Para  o mercado editorial, ele aponta que a Bienal é sempre uma boa  oportunidade de promoção dos trabalhos. O Sindicato não tem projeções  sobre a expectativa de venda de livros, mas outras edições do evento  mostraram que o público costuma comprar exemplares e não apenas visitar o  evento.

Segundo Marcos, já foram feitos cálculos que  indicam o consumo de cerca de 8 livros por família, embora a diversidade  de visitantes seja grande, incluindo por exemplo, crianças em excursões  escolares. Ele aponta que, apesar de ter sido muito impactado pela  crise econômica, vivida especialmente em 2015 e 2016, o setor editorial  conseguiu se manter.

A diretora da Bienal, Tatiana  Zaccaro, destaca que o evento aposta exatamente na diversidade de  leitores e de público. Uma das novidades nesta 19ª edição é a  distribuição dos pavilhões, que vai permitir a fluidez maior dos  visitantes de acordo com os pontos de interesse.

A  Bienal Internacional do Livro acontece no Riocentro, na Barra da Tijuca, Rio de Janeiro, Capital, até o dia 8 de setembro. Nos dias de semana, o evento fica aberto entre  9h e 21h. Nos dois finais de semana, das 10h às 22h.

Atualização 06/09/2019:

Justiça concede liminar que impede apreensão de livro na Bienal

Douglas Corrêa - Repórter da Agência Brasil – Rio de Janeiro

O Desembargador da 5a. Câmara Cível do Tribunal de Justiça  do Rio, Heleno Pereira Nunes, concedeu liminar agora à noite à Bienal do  Livro, impedindo que a Prefeitura do Rio realize o recolhimento de livros de qualquer conteúdo em exposição e venda na feira literária. Na  decisão, o magistrado escreveu: “Desta forma, concede-se a medida  liminar para compelir as autoridades impetradas [Prefeitura do Rio] a se  absterem de buscar e apreender obras em função do seu conteúdo,  notadamente aquelas que tratam do homotransexualismo”.

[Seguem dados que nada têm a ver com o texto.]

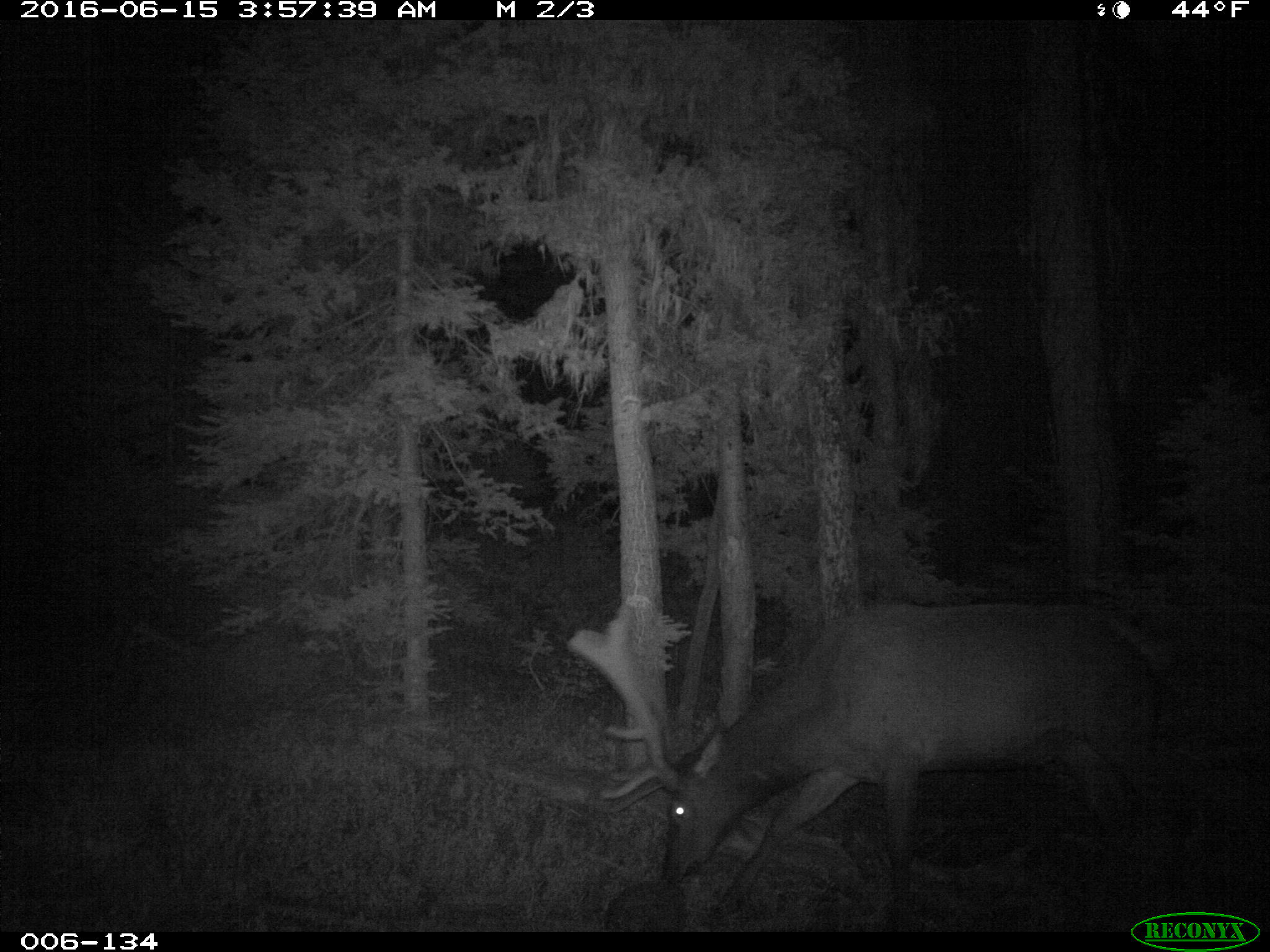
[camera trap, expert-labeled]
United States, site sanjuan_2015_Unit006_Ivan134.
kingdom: Animalia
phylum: Chordata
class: Mammalia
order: Artiodactyla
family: Cervidae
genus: Cervus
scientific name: Cervus elaphus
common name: red deer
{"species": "Cervus elaphus (red deer)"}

O desembargador escreveu  na decisão que a medida se estende também  ao funcionamento plena da Bienal do Livro. “Concede-se a liminar,  igualmente, para compelir as autoridades impetradas a se absterem de  cassar a licença para a Bienal, em decorrência dos fatos veiculados  nesta decisão”.

Entenda o caso

O mandado de segurança impetrado pela Bienal na Justiça é contra decisão anunciada ontem (5)  pelo Prefeito Marcelo Crivella, que determinou que os organizadores do evento recolhessem o livro Os Vingadores, a Cruzada das Crianças.  Segundo Crivella, a publicação traz conteúdo imprório para menores. "Livros assim precisam estar embalados em plástico preto e lacrado,  informando o conteúdo. Desta forma, a Prefeitura do Rio está protegendo  os menores de nossa cidade”, diz a nota do Prefeito.

Escrito há dois anos por Allan Heinberg e Jim Chang, o livro traz uma ilustração de dois homens se beijando.

Hoje, a Prefeitura do Rio distribuiu nota para informar que a  notificação visa adequar obras expostas na feira aos artigos 74 a 80  do Estatuto da Criança e do Adolescente (ECA). O Artigo 78 do ECA diz que “as revistas e publicações contendo material impróprio ou inadequado  a crianças e adolescentes deverão ser comercializadas em embalagem  lacrada, com a advertência de seu conteúdo”.

“No caso em questão, a Prefeitura entendeu inadequado, de acordo com o  ECA, que uma obra de super-heróis apresente e ilustre o tema do  homossexualismo [homossexualidade] a adolescentes e crianças, inclusive  menores de dez anos, sem que se avise antes qual seja o seu conteúdo”,  diz a nota.

A Prefeitura alega também que houve reclamação de frequentadores da Feira: “A obra estava lacrada. Não havia, porém, uma advertência neste  sentido, para que as pessoas fizessem sua livre opção de consumir obra  artística de super-heróis retratados de forma diversa da esperada. Houve  reclamação de frequentadores da feira, que têm direito à livre opinião e  opção quanto ao conteúdo de leitura de filhos e adolescentes, pessoas  em formação”.